Configurations fail to operate properly after startup from the primary storage device.
Configurations fail to operate properly after startup from the primary storage device.
I strongly dislike the Live CD option offered by many advanced distributions. Starting from my USB is already quite sluggish, and they ignore the fact that it's a Live CD. Everything runs as a complete operating system without any updates, which causes significant lag. Programs often fail to launch (such as setup) and the OS becomes overly aggressive, especially when booting from a pen drive but not recognizing it. Similar to Debian and Arch, why don’t they offer a way to simply rebuild the OS? For this, I prefer extracting the ISO onto a Fat 32-formatted partition so my firmware can read it—my only drive is one. Ubuntu, Arch, probably Debian, and even Windows work perfectly. Fedora didn’t boot at all, and Pop OS couldn’t detect the drive in the CLI, though it was accessible via command line. I suspect Fedora also had a drive-related issue when reading data from its Live CD, but converting to a pen drive fixed that. It’s possible that extracting files on a Fat 32 partition wasn’t compatible, and tools like Rufus or Etcher might alter the files for compatibility, yet Pop OS managed to boot and function normally. I’m constantly switching distros and prefer not to load all of them onto my pen drive due to the slow performance. Could it be that they’re pointing to the wrong /dev/X? But Ubuntu worked despite this.

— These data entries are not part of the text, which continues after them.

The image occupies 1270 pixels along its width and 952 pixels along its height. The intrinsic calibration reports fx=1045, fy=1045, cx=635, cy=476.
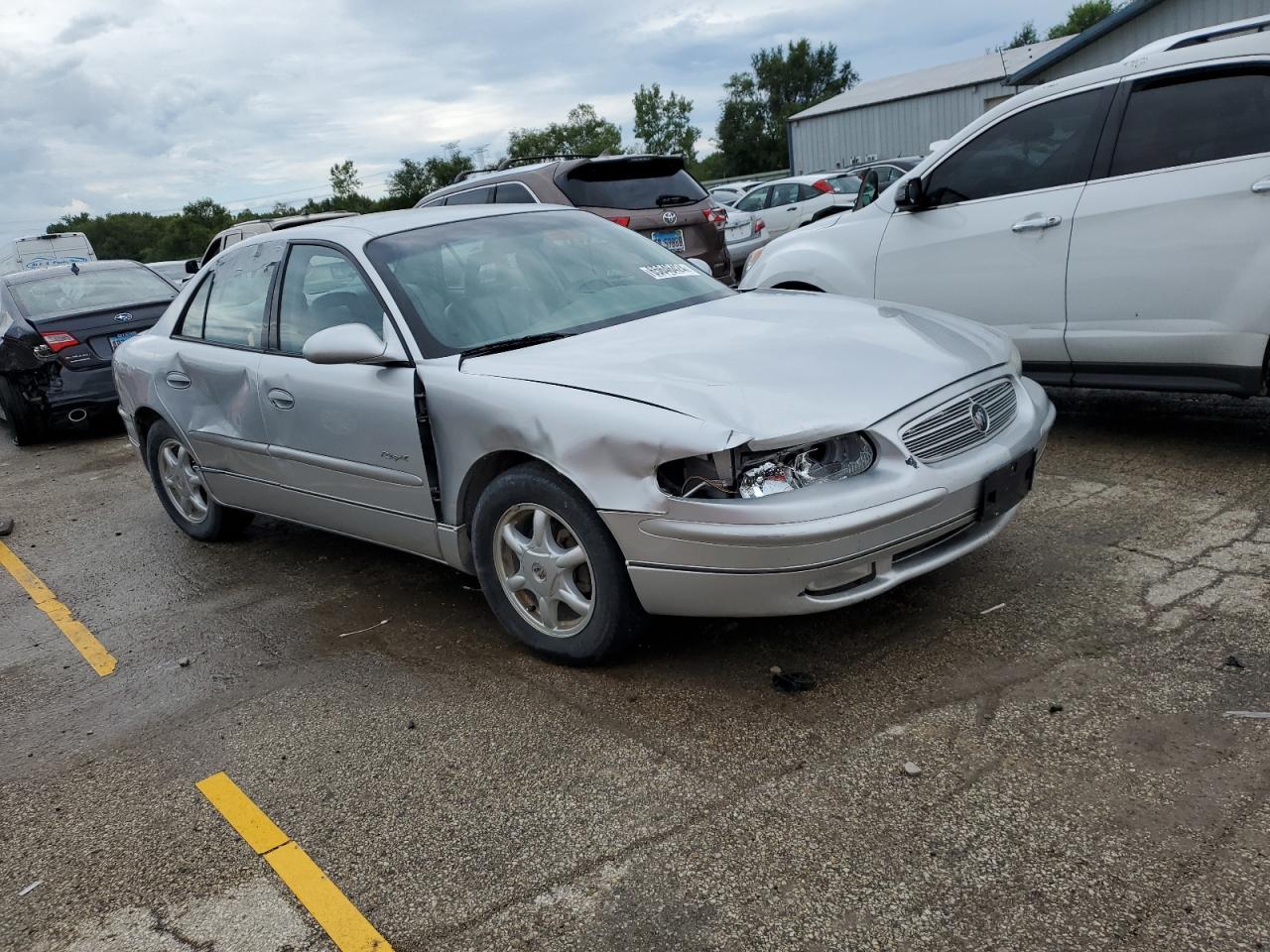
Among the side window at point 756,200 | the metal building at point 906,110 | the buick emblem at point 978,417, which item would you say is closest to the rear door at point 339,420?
the buick emblem at point 978,417

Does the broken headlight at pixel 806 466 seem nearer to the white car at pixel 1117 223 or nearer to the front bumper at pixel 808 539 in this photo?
the front bumper at pixel 808 539

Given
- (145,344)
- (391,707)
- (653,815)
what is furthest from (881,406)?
(145,344)

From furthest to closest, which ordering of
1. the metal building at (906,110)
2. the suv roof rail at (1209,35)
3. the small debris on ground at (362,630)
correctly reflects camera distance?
the metal building at (906,110)
the suv roof rail at (1209,35)
the small debris on ground at (362,630)

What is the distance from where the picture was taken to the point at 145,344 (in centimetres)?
562

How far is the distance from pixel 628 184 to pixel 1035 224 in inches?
188

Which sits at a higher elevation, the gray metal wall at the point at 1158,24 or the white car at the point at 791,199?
the gray metal wall at the point at 1158,24

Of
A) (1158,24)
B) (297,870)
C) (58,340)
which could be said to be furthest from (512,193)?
(1158,24)

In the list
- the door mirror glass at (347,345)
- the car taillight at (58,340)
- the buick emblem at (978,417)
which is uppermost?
the door mirror glass at (347,345)

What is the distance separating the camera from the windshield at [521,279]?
395 centimetres

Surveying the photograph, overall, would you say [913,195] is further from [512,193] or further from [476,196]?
[476,196]

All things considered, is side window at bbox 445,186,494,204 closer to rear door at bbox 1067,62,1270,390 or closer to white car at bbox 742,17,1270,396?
white car at bbox 742,17,1270,396

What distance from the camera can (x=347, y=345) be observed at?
378cm

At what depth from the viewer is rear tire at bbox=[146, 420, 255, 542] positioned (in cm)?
555

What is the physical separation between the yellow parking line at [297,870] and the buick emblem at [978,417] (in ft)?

What USB device are you connecting? It looks like the problem might be with a slow USB drive instead of the Live CD itself. I haven’t encountered these speed issues with those distros and a quick USB stick before. Have you checked out Ventroy? You could use an external SSD for faster performance.
The speed is decent for a USB stick, though the performance isn't great. The latency remains an issue, but it's still usable.
The 10 EUR Kingston 64GB flash drive reads at 100Mb/s and writes at 70Mb/s when handling compressed files.